Assets Investment pool – US Stocks Universe and S&P 500 Index

For the purposes of this evaluation we take US stocks universe as a pool of assets and perform selection from it using 10 top stock picks predictability filtering. Reasonably, we take as a benchmark the most well-known index – S&P 500. When thinking of index funds as benchmarks for the whole economy, many experts tend to gravitate towards checking the S&P 500. This prominent index, followed by millions throughout the globe, has historically shined a light on the movements in the stock market. What the index does, in essence, is to choose the 500 largest publicly traded companies by order of market capitalization and produces a quarterly list of corporations to be tracked.

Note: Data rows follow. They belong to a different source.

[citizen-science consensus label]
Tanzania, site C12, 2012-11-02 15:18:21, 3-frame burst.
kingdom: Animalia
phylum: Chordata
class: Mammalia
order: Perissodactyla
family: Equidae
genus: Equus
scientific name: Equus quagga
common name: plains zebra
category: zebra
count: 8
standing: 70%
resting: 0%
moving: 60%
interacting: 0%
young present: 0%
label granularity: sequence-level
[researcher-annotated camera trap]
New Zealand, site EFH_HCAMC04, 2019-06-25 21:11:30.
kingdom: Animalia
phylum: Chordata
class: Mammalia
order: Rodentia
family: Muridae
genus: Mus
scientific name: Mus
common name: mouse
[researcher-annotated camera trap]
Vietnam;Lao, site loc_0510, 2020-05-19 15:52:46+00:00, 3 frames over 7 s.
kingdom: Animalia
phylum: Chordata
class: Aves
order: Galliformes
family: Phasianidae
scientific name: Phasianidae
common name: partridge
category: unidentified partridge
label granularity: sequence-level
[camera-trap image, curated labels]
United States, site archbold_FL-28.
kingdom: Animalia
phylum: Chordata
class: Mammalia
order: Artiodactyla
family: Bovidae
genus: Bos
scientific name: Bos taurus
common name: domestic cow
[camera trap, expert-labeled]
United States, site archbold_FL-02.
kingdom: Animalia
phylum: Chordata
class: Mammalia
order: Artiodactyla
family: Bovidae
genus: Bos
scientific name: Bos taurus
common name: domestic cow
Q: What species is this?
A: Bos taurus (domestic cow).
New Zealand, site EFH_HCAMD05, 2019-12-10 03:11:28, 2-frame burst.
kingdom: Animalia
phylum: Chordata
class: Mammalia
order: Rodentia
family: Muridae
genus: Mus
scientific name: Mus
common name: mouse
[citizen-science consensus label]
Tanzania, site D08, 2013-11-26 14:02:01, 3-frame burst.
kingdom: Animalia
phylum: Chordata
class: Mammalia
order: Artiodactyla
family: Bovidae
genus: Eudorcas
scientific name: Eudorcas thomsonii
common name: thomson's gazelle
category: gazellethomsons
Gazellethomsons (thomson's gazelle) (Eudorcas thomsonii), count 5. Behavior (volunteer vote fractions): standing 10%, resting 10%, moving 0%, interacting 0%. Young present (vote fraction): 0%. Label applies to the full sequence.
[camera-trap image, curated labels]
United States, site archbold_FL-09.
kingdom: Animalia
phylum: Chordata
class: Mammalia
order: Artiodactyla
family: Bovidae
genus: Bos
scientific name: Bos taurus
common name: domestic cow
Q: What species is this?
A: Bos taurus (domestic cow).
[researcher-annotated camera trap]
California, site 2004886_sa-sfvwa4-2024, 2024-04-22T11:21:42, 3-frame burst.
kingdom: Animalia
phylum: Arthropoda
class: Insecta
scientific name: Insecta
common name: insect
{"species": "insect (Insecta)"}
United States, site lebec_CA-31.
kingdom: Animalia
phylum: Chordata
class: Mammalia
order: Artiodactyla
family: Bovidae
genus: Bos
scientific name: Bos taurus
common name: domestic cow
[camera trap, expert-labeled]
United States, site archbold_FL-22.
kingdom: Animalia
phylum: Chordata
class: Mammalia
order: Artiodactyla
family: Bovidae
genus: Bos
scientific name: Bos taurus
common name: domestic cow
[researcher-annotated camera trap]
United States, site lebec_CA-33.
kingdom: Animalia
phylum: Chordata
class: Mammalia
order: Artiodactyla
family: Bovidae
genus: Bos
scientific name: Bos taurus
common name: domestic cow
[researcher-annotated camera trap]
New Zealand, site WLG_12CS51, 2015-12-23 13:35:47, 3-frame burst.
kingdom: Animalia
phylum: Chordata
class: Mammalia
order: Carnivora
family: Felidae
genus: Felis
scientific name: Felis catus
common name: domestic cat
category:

Top Stock Picks Investment Strategy Evaluation

The considered strategy is back-tested on period spanning from January 1, 2019 to August 2, 2019. The distribution of the total daily trading results appear to be bell-shaped with mean return of 0.56%, while the corresponding hit ratio appears to be bell-shaped and being skewed to right with mean hit ratio of 52.8%.

top stock picks

The above results suggest, that even withing the context of highly volatile market conditions when the hit ratio is expected to be affected, the algorithm provided significant number of predictions for stocks that yielded more returns outbalancing negative effects from “miss” trades. As a result the distribution of daily trades presented in Figure 2 has more weight on the positive side (right side) of the histogram.

Conclusions – Top Stock Picks Portfolio

The portfolio simulation results show that I Know First portfolio performance being based solely on top stock stock picks without any risk hedging assets of different classes or nature, although being lower than the benchmark over considerable time period, demonstrated clear upward trend since March 2019 with relatively lower volatility compared to S&P 500. Finally, since end of July 2019 the strategy performs significantly better than the benchmark ending up with out-performance by 3.89% in comparison with S&P 500 on August 2, 2019. The standard deviation of the daily change of portfolio’s value amounted to 0.52% compared to the similar S&P 500 metric of 0.72%, which is showing the relative stability improvement over the market benchmark by almost 30%.